The paper asks whether information observed at the U.S. cash-market close helps forecast the VaR and Expected Shortfall (ES) of the next OSE day-session open. The setting is not a generic overnight-return exercise: OSE futures trade through an active night session, so U.S. information may be partially incorporated before the Japanese opening auction.
What This Repository Does¶
- Builds a point-in-time forecast panel for Nikkei 225 Futures opening-gap risk.
- Evaluates downside and upside opening-gap risk as separate tail surfaces.
- Tests nested information sets built around Japan-only history, U.S. close variables, Japan proxy ETFs, and Asia proxy ETFs.
- Compares benchmark econometric models, advanced tail-risk benchmarks, and LightGBM tail specifications.

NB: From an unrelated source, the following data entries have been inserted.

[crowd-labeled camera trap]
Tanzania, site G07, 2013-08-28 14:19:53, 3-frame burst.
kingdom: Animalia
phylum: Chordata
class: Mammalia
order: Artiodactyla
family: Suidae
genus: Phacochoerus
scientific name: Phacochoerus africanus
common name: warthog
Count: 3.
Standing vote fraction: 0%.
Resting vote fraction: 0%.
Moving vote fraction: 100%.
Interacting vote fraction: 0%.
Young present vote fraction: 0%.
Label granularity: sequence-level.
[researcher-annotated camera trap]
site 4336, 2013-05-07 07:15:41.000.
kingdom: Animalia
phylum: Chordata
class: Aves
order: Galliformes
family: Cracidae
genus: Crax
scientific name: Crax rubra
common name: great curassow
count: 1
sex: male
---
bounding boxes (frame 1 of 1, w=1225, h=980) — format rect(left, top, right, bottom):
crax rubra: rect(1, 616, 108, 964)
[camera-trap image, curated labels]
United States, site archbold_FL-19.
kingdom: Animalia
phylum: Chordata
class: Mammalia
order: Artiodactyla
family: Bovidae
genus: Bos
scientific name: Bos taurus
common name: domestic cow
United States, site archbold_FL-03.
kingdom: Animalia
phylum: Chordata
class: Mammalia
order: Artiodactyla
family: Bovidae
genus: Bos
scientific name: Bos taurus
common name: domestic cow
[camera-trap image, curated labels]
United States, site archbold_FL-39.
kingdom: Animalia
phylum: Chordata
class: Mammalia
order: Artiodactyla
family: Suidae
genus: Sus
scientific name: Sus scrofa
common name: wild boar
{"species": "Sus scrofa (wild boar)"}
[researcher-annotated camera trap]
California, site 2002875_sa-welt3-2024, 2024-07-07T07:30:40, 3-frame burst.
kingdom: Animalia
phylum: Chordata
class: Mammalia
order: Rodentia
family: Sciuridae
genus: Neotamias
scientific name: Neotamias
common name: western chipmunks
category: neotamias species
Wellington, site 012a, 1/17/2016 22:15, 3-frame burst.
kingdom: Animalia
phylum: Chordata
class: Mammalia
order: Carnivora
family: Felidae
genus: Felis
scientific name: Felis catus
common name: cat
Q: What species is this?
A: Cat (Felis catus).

- Reports VaR coverage, quantile loss, Fissler-Ziegel VaR-ES loss, DM inference, Murphy diagrams, and supporting risk diagnostics.
The repository does not implement a live trading system, portfolio allocation rule, or execution-cost study.
Current Empirical Snapshot¶
The current clean snapshot is based on the completed run
tailrisk_20160719_20260522_20260525T142611Z_commit_bf63b13d.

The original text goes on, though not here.